(Stored data)

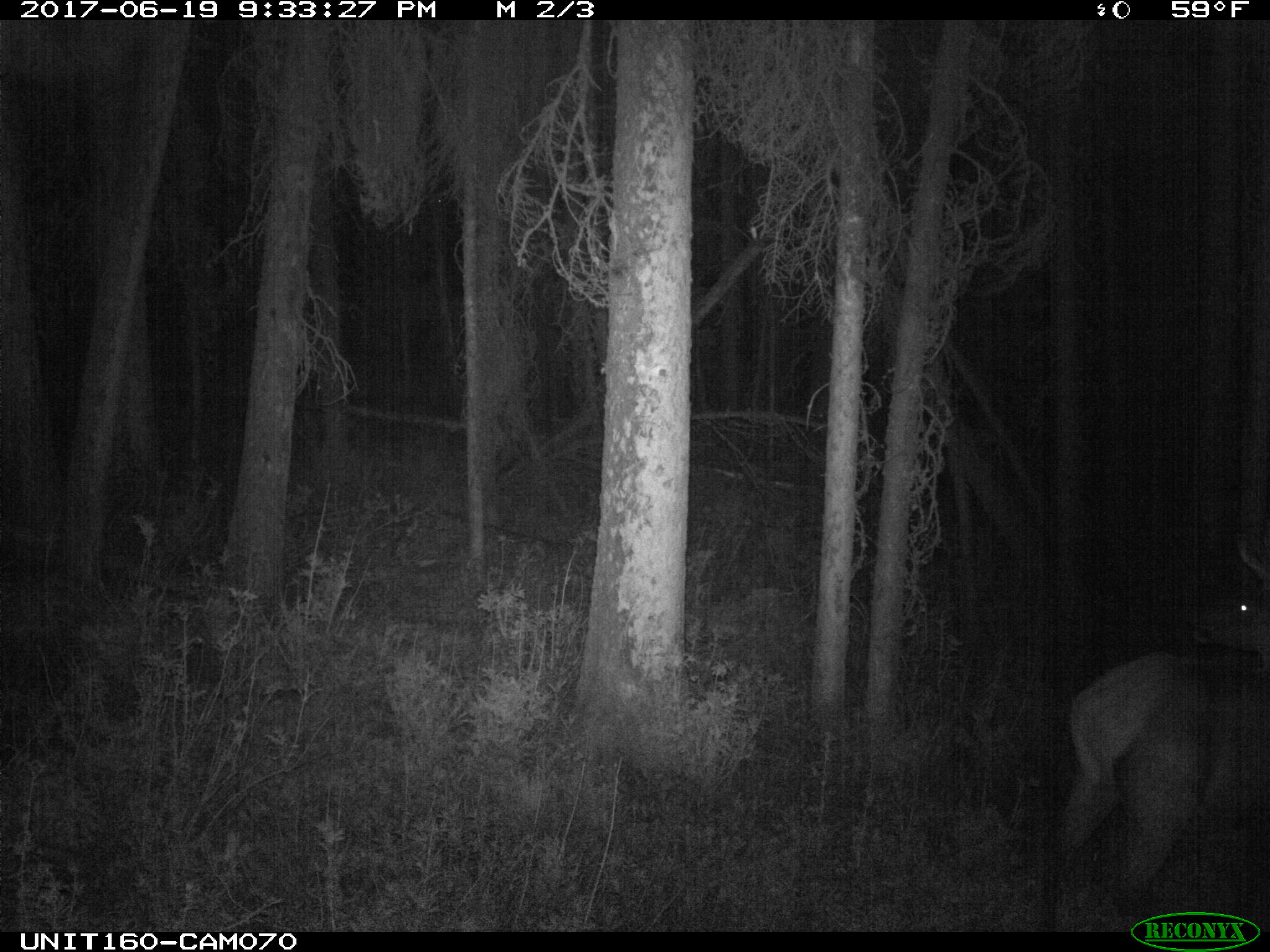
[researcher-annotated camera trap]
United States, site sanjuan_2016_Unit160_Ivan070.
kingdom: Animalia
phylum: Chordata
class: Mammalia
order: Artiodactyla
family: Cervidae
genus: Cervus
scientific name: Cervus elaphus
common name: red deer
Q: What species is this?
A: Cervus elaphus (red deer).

> **Assignment**: Would you give the data above again word for word, minus the pictures?

> **Exercise answer**:
[researcher-annotated camera trap]
United States, site sanjuan_2016_Unit160_Ivan070.
kingdom: Animalia
phylum: Chordata
class: Mammalia
order: Artiodactyla
family: Cervidae
genus: Cervus
scientific name: Cervus elaphus
common name: red deer
Q: What species is this?
A: Cervus elaphus (red deer).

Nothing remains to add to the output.